Each line below that carries the string "Tanzania" must appear in the answer.

- _ENTRIES SHOWN_
⟨
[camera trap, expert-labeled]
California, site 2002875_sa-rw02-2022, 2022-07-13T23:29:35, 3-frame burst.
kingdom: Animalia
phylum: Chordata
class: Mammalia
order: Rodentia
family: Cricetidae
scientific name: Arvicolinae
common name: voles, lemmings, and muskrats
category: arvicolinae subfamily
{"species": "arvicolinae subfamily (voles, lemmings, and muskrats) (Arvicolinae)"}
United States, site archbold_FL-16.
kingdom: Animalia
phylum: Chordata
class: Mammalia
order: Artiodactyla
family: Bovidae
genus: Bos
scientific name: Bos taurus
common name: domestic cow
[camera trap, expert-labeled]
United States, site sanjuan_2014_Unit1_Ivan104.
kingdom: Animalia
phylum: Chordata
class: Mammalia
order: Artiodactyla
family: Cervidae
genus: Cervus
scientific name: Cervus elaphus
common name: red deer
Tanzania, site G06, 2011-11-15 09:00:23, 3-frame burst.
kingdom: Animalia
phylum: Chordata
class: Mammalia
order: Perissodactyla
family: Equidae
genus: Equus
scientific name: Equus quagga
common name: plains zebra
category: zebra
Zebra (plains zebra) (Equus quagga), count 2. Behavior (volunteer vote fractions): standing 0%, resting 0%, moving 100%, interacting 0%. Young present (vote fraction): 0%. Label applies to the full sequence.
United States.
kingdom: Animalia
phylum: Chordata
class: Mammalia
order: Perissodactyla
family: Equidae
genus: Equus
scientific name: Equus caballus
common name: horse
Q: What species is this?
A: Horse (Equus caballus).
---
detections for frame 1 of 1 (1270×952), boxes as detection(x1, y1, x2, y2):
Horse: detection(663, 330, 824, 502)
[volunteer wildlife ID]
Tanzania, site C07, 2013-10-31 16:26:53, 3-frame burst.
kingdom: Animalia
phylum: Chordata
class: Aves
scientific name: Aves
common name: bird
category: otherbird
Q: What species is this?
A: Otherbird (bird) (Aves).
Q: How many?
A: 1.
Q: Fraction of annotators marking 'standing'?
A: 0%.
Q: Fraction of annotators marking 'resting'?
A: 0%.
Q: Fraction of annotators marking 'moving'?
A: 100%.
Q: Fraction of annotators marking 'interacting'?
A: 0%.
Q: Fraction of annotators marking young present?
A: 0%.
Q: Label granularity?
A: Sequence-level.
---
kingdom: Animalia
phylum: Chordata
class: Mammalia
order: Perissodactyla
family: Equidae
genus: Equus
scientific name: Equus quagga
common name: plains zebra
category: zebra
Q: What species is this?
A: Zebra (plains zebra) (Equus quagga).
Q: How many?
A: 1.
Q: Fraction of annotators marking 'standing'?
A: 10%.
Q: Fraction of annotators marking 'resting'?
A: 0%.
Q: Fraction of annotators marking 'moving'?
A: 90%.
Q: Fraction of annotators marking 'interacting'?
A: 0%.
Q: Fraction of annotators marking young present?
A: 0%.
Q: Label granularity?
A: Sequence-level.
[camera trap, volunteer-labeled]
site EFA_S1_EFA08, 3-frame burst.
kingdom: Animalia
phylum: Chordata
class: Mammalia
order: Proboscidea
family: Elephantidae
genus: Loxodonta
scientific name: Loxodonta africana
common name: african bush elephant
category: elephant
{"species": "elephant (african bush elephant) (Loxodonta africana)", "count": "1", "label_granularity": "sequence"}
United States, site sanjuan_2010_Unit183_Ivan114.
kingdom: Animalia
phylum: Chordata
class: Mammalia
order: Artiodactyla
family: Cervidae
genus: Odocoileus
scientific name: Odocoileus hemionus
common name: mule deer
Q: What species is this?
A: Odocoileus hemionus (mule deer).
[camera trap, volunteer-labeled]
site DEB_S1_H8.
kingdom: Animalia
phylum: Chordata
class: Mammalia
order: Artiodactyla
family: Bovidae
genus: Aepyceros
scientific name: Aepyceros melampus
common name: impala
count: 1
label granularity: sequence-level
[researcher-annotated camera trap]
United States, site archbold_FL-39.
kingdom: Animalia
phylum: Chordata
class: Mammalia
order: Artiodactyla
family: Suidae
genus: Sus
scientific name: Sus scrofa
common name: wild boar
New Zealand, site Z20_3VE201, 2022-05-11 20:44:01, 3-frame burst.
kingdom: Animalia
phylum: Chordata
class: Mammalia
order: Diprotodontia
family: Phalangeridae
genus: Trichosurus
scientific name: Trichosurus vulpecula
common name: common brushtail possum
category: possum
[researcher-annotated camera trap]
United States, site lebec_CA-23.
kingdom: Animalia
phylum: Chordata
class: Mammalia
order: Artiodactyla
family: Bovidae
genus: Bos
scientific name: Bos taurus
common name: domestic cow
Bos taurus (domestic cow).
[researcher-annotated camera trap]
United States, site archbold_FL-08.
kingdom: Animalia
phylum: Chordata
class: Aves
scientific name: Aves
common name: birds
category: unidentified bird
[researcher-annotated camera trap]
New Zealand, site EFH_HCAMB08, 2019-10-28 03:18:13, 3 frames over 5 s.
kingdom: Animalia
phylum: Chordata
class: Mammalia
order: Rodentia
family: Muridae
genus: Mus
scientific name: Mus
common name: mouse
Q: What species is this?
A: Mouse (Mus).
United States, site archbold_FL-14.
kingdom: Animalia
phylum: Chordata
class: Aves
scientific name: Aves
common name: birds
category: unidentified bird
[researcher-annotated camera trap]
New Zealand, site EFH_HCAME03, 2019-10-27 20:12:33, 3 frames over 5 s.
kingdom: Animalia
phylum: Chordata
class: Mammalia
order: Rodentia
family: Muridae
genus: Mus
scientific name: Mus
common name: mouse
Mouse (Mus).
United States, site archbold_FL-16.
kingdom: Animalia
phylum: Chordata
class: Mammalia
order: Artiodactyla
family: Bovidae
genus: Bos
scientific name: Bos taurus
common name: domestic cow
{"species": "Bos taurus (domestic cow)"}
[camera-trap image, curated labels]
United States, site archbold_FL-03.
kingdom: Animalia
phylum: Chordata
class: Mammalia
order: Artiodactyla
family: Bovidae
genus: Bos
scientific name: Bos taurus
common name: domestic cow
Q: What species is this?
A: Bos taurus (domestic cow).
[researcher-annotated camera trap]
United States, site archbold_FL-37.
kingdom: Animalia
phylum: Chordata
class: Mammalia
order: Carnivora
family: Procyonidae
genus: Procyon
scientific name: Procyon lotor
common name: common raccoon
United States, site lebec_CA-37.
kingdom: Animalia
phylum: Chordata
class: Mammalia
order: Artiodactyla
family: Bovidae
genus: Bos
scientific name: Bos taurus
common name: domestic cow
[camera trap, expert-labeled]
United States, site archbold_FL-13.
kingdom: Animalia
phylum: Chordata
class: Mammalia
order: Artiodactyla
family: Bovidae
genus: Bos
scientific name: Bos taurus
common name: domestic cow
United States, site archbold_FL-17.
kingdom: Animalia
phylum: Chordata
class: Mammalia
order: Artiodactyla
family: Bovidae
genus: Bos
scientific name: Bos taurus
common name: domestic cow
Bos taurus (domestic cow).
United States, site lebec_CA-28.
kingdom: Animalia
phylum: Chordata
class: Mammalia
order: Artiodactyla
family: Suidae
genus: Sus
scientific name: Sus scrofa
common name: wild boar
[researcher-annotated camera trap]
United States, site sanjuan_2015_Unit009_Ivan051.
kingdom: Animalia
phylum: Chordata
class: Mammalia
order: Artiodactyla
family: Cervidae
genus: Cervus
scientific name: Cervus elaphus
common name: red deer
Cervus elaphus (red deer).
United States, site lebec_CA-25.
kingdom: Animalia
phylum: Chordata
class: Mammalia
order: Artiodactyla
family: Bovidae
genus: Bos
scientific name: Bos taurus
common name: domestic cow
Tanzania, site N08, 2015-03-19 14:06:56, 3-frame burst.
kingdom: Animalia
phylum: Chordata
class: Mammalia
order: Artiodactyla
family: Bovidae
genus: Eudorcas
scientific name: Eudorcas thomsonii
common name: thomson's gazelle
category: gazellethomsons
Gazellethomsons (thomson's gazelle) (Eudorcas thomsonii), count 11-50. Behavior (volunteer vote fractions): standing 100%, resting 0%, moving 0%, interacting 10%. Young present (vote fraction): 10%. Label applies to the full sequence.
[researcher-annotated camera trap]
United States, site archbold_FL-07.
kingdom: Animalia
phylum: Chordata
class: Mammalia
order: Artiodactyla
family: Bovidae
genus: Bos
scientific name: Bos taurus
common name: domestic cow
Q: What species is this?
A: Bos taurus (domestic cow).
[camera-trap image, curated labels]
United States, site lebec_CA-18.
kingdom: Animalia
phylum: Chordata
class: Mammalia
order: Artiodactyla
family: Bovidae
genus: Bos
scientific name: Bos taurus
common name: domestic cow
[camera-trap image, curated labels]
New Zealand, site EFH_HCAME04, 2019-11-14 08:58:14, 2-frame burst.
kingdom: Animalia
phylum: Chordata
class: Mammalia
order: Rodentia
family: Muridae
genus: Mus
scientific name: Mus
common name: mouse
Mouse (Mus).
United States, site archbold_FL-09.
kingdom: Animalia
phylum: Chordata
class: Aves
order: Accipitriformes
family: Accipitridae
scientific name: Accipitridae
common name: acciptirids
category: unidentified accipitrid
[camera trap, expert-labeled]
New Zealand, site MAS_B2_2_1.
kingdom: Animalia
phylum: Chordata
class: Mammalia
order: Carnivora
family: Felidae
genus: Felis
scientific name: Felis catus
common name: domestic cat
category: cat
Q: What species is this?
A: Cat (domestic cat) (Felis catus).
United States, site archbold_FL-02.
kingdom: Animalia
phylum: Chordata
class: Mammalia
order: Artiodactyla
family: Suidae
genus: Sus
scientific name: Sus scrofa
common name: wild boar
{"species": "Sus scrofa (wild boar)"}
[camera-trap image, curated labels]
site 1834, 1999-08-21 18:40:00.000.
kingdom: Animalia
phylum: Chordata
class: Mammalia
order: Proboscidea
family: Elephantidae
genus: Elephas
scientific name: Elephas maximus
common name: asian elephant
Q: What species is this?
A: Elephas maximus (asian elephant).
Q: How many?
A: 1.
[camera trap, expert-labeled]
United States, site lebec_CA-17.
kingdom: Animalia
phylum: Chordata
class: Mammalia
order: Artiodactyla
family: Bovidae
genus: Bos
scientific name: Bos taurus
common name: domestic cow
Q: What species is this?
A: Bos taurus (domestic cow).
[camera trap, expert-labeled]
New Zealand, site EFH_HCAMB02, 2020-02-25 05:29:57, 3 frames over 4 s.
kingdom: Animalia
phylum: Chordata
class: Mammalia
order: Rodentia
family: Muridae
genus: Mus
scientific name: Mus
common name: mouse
⟩
- _TASK ANSWER_
Tanzania, site G06, 2011-11-15 09:00:23, 3-frame burst.
Tanzania, site C07, 2013-10-31 16:26:53, 3-frame burst.
Tanzania, site N08, 2015-03-19 14:06:56, 3-frame burst.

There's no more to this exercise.